Disney skipped a step required by Florida law in its 11th-hour agreement, according to those familiar with the proceedings.

Disney leadership thought the company out-maneuvered Florida Republican Gov. Ron DeSantis this year after a last-minute agreement with local officials gave the theme park virtually unlimited developmental power. But sources tell The Federalist that Disney’s corporate lawyers missed the fine print in Florida statute governing tourist districts.

In February, supervisors running the Reedy Creek Improvement District signed an 11th-hour resolution to hand Disney maximum authority over the company’s 27,000 acres in central Florida. The late agreement effectively left the DeSantis-appointed successors on the Central Florida Tourism Oversight District board — which replaced the Reedy Creek board — powerless to govern Disney in their own state.

“This essentially makes Disney the government,” said Ron Peri, one of the new board members appointed by the governor, at a Feb. 27 meeting. “This board loses, for practical purposes, the majority of its ability to do anything beyond maintain the roads and maintain basic infrastructure.”

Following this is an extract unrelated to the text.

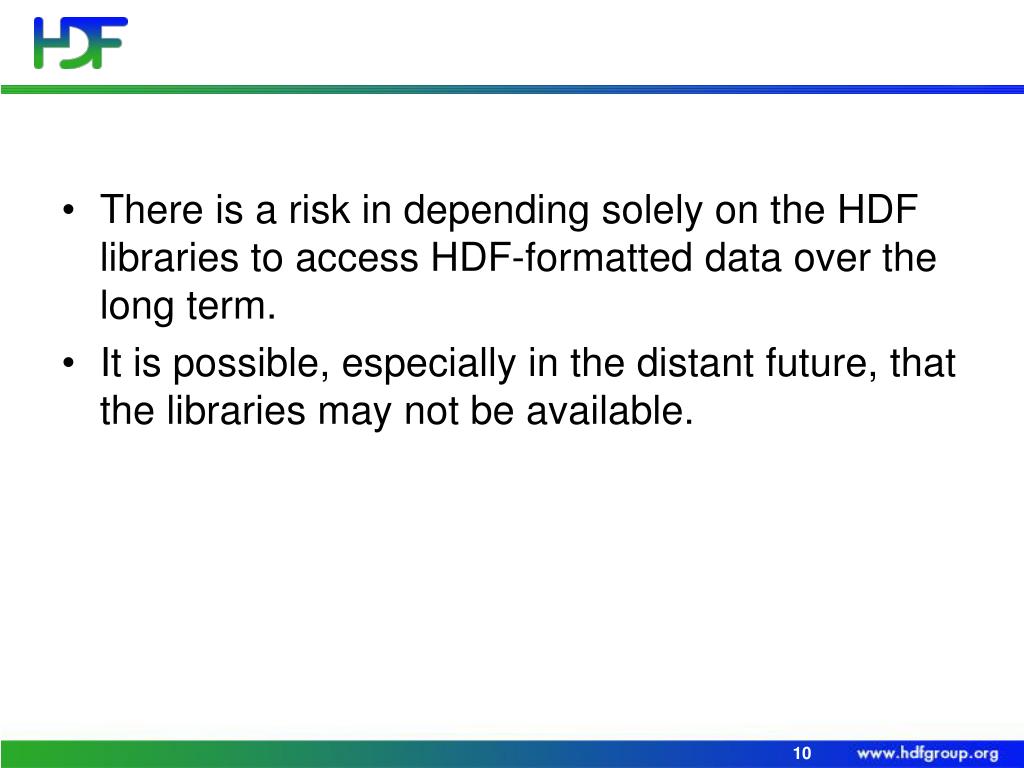 HDF

• There is a risk in depending solely on the HDF libraries to access HDF-formatted data over the long term.
• It is possible, especially in the distant future, that the libraries may not be available.

10 www.hdfgroup.org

In early April, DeSantis ordered an investigation into Disney’s last-minute power grab. A source familiar with the investigation revealed to The Federalist that Disney skipped key steps when amending its developmental agreement, rendering the resolution null and void.

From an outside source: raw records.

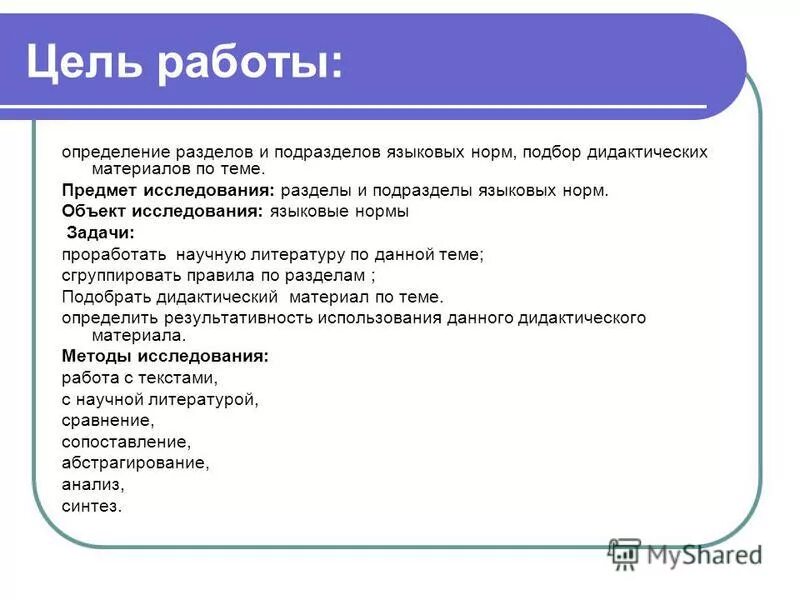 Цель работы:

определение разделов и подразделов языковых норм, подбор дидактических материалов по теме.

Предмет исследования: разделы и подразделы языковых норм.

Объект исследования: языковые нормы

Задачи:

проработать научную литературу по данной теме;

сгруппировать правила по разделам ;

Подобрать дидактический материал по теме.

определить результативность использования данного дидактического материала.

Методы исследования:

работа с текстами,

с научной литературой,

сравнение,

сопоставление,

абстрагирование,

анализ,

синтез.

MyShared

According to Florida statute, local governments — in this case, the Reedy Creek board — are required to take three steps when making changes to special district agreements such as the one that established Disney’s quasi-governmental status. They must hold two public hearings, advertise those hearings in a local newspaper, and offer notice by mail to “all affected property owners before the first public hearing.”

In a statement to the Associated Press, Disney said the agreements took place in public.

“All agreements signed between Disney and the District were appropriate, and were discussed and approved in open, noticed public forums in compliance with Florida’s Government in the Sunshine law,” the company said.

Disney’s first hearing on the issue was held Jan. 25, and the second on Feb. 8. The company advertised proceedings in the Orlando Sentinel. The last requirement of Florida law, however, that all affected property owners be given notice by mail, was skipped entirely, according to sources familiar with Disney’s proceedings. The missed mandate means the company would have to restart the process for its 11th-hour resolution to be valid.

The agreement circumvented legislation DeSantis signed last year to strip Disney of its special self-governing privileges. Disney’s last-minute move drew a cascade of headlines mocking the Florida governor as a conservative dunce who got it handed to him by Mickey Mouse.

“How Disney just beat Ron DeSantis,” ran a headline from Vox.

“Here’s how Mickey Mouse outplayed Florida Gov. Ron DeSantis,” read an op-ed in the Tampa Bay Times.

Even former President Donald Trump roasted the Florida governor for getting “outplayed, outsmarted, and embarrassed by Mickey Mouse and Disney.”

Memes circulated on the internet.

But the governor may have the last laugh, in a fight that began last year after Disney’s aggressive activism against the Parental Rights in Education Act, inaccurately branded the “Don’t Say Gay” bill. Disney blasted DeSantis over the law, which barred discussion of sexual orientation and gender identity in kindergarten through third-grade classrooms. It was around the same time that audio leaked of Disney employees boasting about implementing their “not-at-all-secret gay agenda.”

“Florida’s HB 1557, also known as the ‘Don’t Say Gay’ bill, should never have passed and should never have been signed into law,” the company said in a statement upon the bill’s signage. “Our goal as a company is for this law to be repealed by the legislature or struck down in the courts, and we remain committed to supporting the national and state organizations working to achieve that.”

DeSantis said Disney’s activism “crossed the line.”

“We’re going to make sure we’re fighting back when people are threatening our parents and threatening our kids,” he said at a press conference in Tallahassee.